**Task to carry out:** A verbatim printing of the entries that follow is needed; pictures must not appear in it.

○ ○ ○

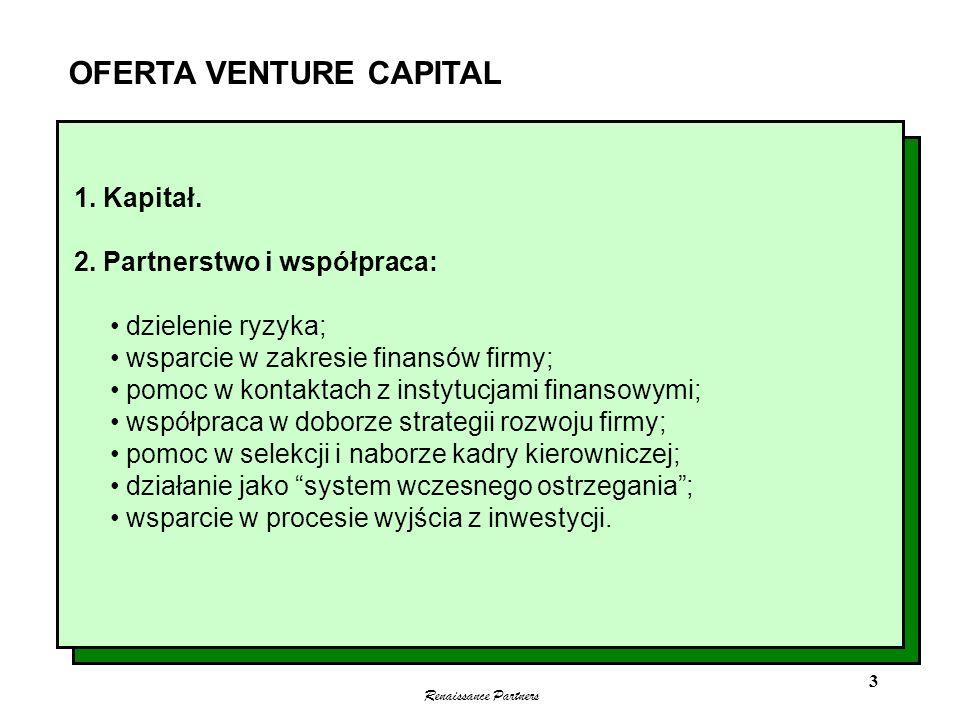 Renaissance Partners 3 OFERTA VENTURE CAPITAL 1. Kapitał. 2. Partnerstwo i współpraca: dzielenie ryzyka; wsparcie w zakresie finansów firmy; pomoc w k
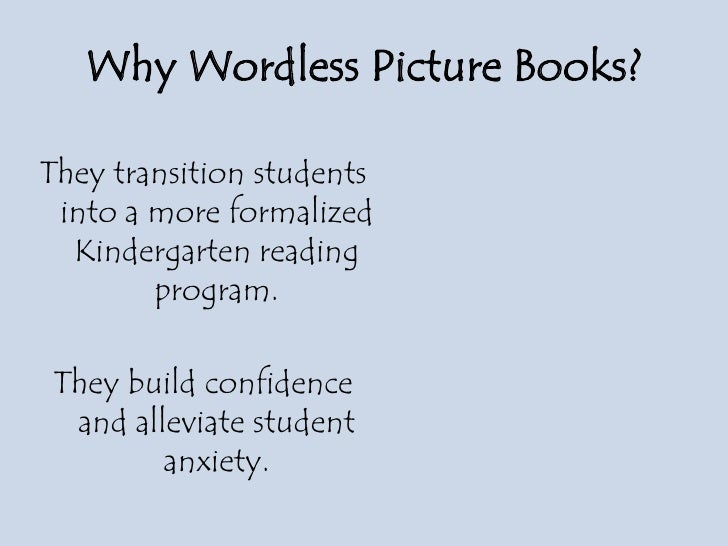 You Can Read! Wordless Picture Books In Kindergarten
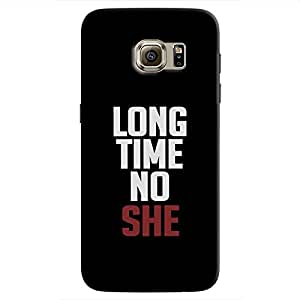 Cover It Up - Long Time No She Galaxy s7 Hard Case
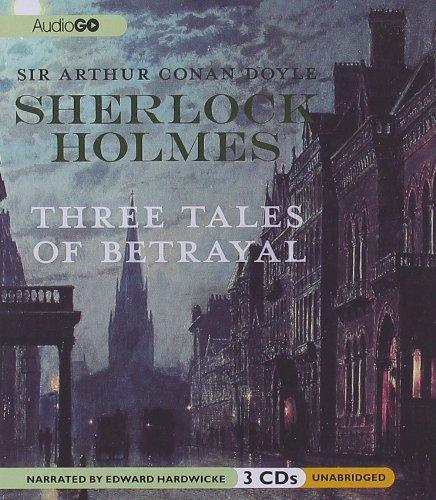 9781609981617: Sherlock Holmes: Three Tales of Betrayal (Sherlock Holmes Series)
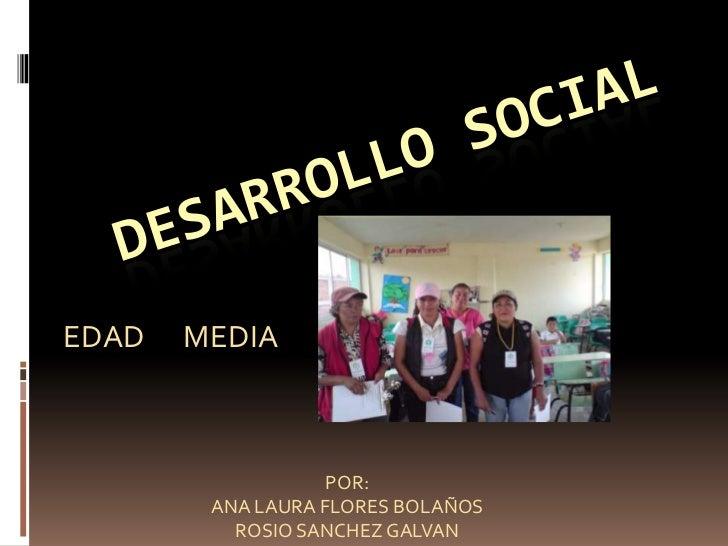 Desarrollo social<br />EDAD      MEDIA <br />POR: <br />ANA LAURA FLORES BOLAÑOS<br />ROSIO SANCHEZ GALVAN<br />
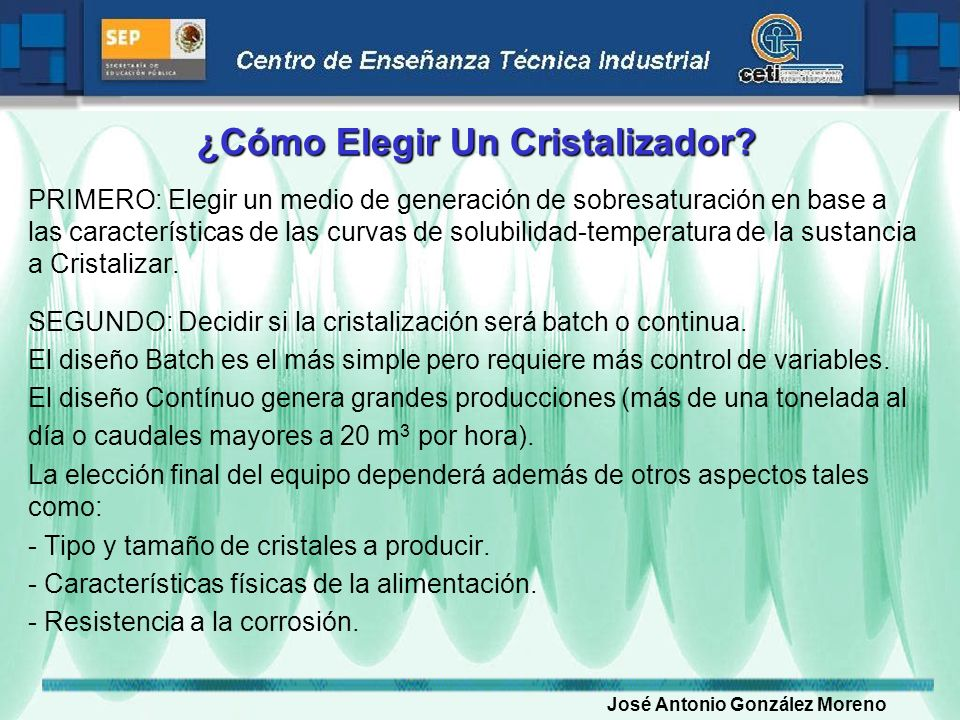 ¿Cómo Elegir Un Cristalizador? PRIMERO: Elegir un medio de generación de sobresaturación en base a las características de las curvas de solubilidad-te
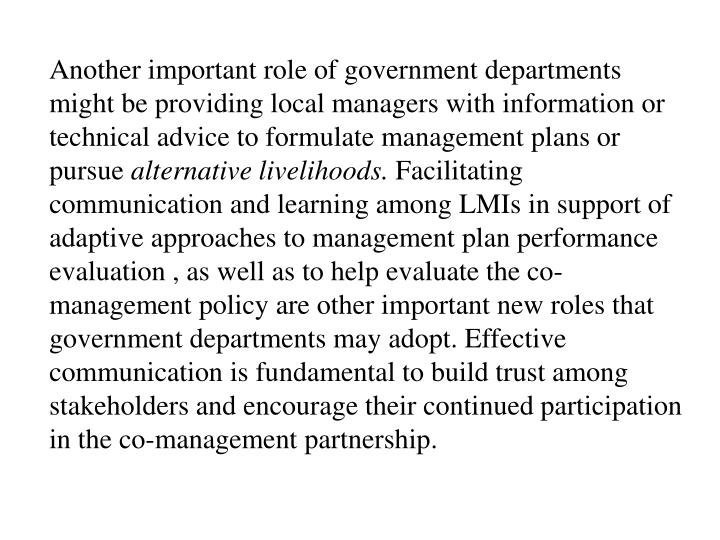Another important role of government departments might be providing local managers with information or technical advice to formulate management plans or pursue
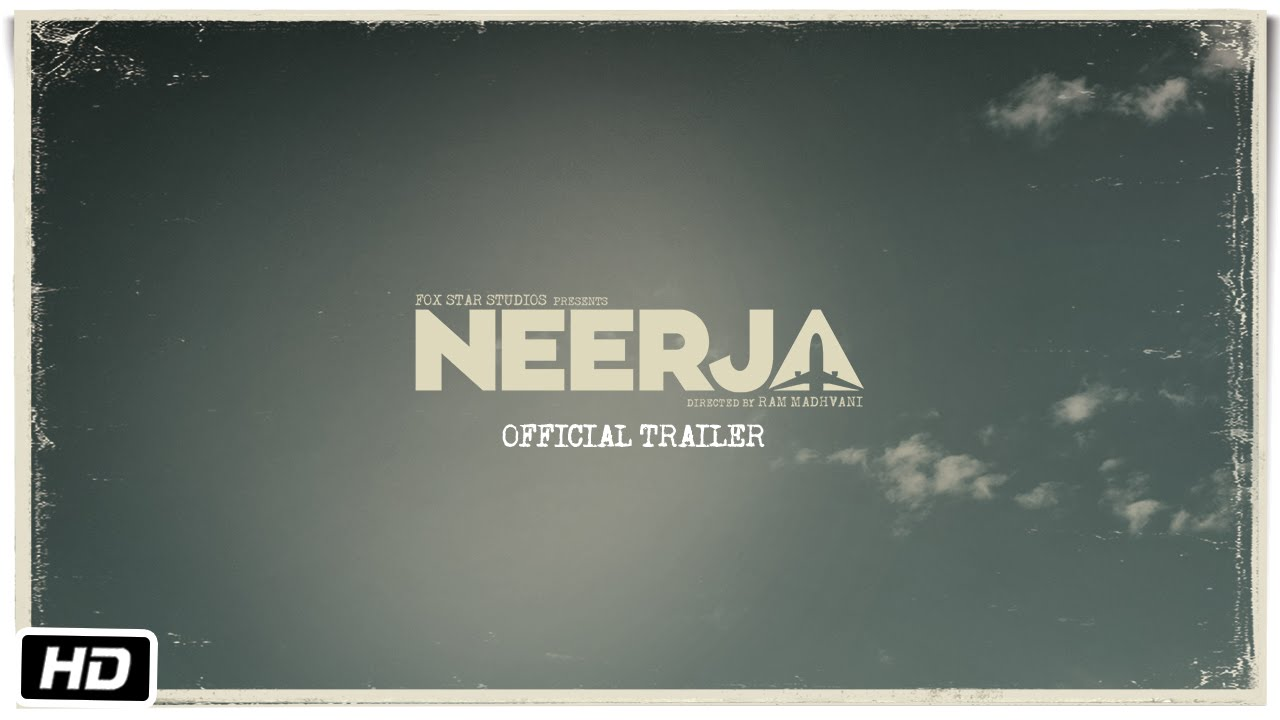 neerja official trailer sonam kapoor shabana azmi youtube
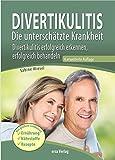Divertikulitis- Die unterschätzte Krankheit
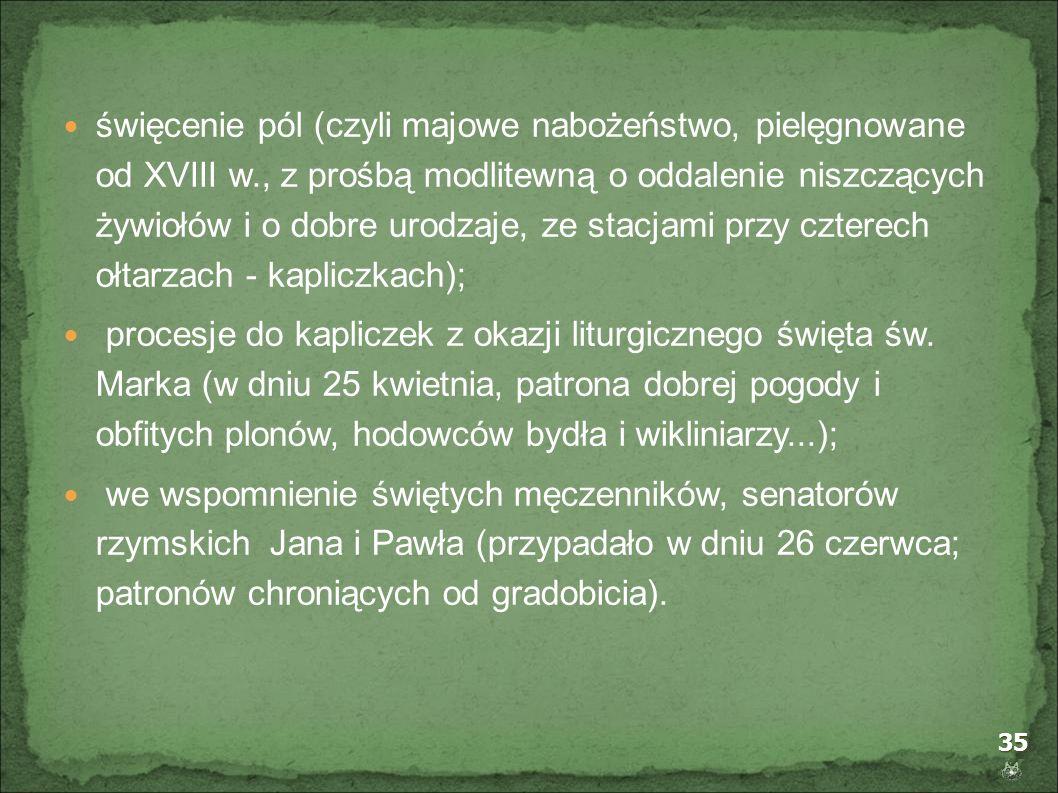 35 święcenie pól (czyli majowe nabożeństwo, pielęgnowane od XVIII w., z prośbą modlitewną o oddalenie niszczących żywiołów i o dobre urodzaje, ze stac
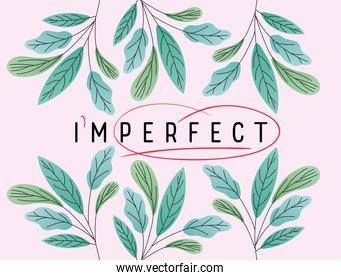 imperfect perfect text with leaves vector design
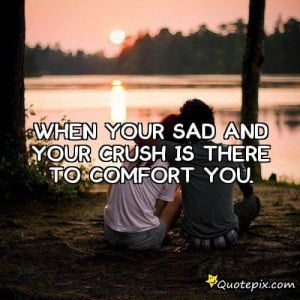 When Your Sad And Your Crush Is There To Comfort You.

○ ○ ○

**Your response:**
 Renaissance Partners 3 OFERTA VENTURE CAPITAL 1. Kapitał. 2. Partnerstwo i współpraca: dzielenie ryzyka; wsparcie w zakresie finansów firmy; pomoc w k
 You Can Read! Wordless Picture Books In Kindergarten
 Cover It Up - Long Time No She Galaxy s7 Hard Case
 9781609981617: Sherlock Holmes: Three Tales of Betrayal (Sherlock Holmes Series)
 Desarrollo social<br />EDAD      MEDIA <br />POR: <br />ANA LAURA FLORES BOLAÑOS<br />ROSIO SANCHEZ GALVAN<br />
 ¿Cómo Elegir Un Cristalizador? PRIMERO: Elegir un medio de generación de sobresaturación en base a las características de las curvas de solubilidad-te
Another important role of government departments might be providing local managers with information or technical advice to formulate management plans or pursue
 neerja official trailer sonam kapoor shabana azmi youtube
Divertikulitis- Die unterschätzte Krankheit
 35 święcenie pól (czyli majowe nabożeństwo, pielęgnowane od XVIII w., z prośbą modlitewną o oddalenie niszczących żywiołów i o dobre urodzaje, ze stac
 imperfect perfect text with leaves vector design
 When Your Sad And Your Crush Is There To Comfort You.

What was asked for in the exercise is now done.